Le numerose etnie delle repubbliche caucasiche sono la testimonianza indiscutibile di una storia turbolenta: le loro lingue narrano di campagne militari intraprese da Persiani, Parti, Romani, Turchi e Mongoli, dei reami cristiani di Armenia e Georgia ( la comunità armena rivendica con orgoglio di essere stata la prima ad adottare il Cristianesimo come religione di Stato, anno 301), della dominazione ottomana e dei Romanov che nel XVIII secolo sottomisero al termine di anni di sanguinose battaglie l’intera regione. Infine arrivarono i sovietici. Oggi individui fieri, indomiti e tenacemente leali, forgiati da secoli di lotte per difendere il territorio e da condizioni di vita difficili accolgono gli stranieri all’insegna di un’ospitalità leggendaria.
I numerosi villaggi arroccati sulle alture che tratteggiano queste catene montuose sono denominati “aul”; è in questi avamposti sperduti che trovavano rifugio i guerriglieri capeggiati dalla controversa figura di Shamil Basaev, il leader dei ribelli che non hanno mai accettato l’influenza russa nella regione né gli accordi tra Mosca e i Governi di Dudaev e Mashkadov. Come sempre accade in una situazione di conflitto armato è la popolazione civile che paga il tributo più alto alle operazioni belliche. La popolazione degli aul è stata testimone di violenze, aggressioni, stupri, sequestri, arruolamenti coatti e razzie di ogni genere. 

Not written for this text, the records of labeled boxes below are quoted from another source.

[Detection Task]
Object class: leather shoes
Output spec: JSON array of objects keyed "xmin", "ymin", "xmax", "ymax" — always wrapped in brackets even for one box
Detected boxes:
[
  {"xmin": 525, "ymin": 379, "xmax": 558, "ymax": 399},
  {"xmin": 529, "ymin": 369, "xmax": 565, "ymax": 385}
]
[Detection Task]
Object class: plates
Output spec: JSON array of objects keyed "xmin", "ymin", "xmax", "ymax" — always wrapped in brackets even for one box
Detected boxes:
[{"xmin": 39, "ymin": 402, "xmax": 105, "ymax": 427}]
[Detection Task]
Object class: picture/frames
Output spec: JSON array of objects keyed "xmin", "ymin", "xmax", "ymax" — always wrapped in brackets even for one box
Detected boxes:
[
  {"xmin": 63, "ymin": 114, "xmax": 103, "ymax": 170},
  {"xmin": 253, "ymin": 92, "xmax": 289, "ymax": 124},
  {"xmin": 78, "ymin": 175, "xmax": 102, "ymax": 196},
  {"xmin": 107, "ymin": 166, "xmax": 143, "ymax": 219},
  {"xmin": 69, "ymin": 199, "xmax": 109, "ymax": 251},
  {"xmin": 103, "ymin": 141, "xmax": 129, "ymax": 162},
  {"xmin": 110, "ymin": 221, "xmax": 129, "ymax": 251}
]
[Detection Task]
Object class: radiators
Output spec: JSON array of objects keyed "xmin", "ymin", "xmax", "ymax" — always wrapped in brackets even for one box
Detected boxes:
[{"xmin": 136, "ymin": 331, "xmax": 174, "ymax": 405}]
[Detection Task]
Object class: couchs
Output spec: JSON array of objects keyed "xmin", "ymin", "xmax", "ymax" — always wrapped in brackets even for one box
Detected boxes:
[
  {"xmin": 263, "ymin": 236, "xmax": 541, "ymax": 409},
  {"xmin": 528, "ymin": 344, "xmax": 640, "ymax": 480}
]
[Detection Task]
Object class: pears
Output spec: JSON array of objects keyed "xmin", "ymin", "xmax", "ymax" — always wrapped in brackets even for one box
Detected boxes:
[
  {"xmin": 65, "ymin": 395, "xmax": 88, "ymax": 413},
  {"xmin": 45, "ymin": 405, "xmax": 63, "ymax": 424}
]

A Grozny solo un moderno memoriale rievoca il triste passato: grattacieli scintillanti e una moschea che è l’esatta copia della Moschea Blu di Istanbul si stagliano al termine di Prospekt Kadyrova, forse l’unico viale della Russia dove il nome di Lenin è stato sostituito da quello di un leader locale. Laddove svettavano le spettrali rovine del palazzo presidenziale (simbolo della resistenza cecena e per questo disintegrato con le granate dai russi) è in corso di costruzione la Chechen National Tower che dovrebbe raggiungere i trecento metri di altezza. I guerriglieri di un tempo hanno abbandonato i loro rifugi sulle montagne e si aggirano nella capitale in veste di guardie private di Ramzan Kadyrov – il loro è un incarico ufficiale, tanto che vengono denominati kadyrovcy.
La città di Derbent sorge sulle rive del Mar Caspio a pochi chilometri dal confine azero. Un pluralismo paesaggistico ed architettonico caratterizza l’agglomerato, poiché le spiagge poco attraenti si accartocciano dopo pochi chilometri innalzandosi nei contrafforti del Caucaso, mentre un anonimo abitato moderno si stempera improvvisamente in un centro storico dove i racconti de “Le mille e una notte” prendono magicamente vita. Un’antica cittadella inserita nei siti UNESCO, la moschea più antica di Russia, stradine tortuose e dimore fatiscenti seducono il viaggiatore che abbia voluto tenacemente recarsi sin qui. Un’accoglienza calorosa( che si tratti di una tazza di tè o di un pranzo completo) è la prova inconfutabile che nel Caucaso è finalmente tornata la pace.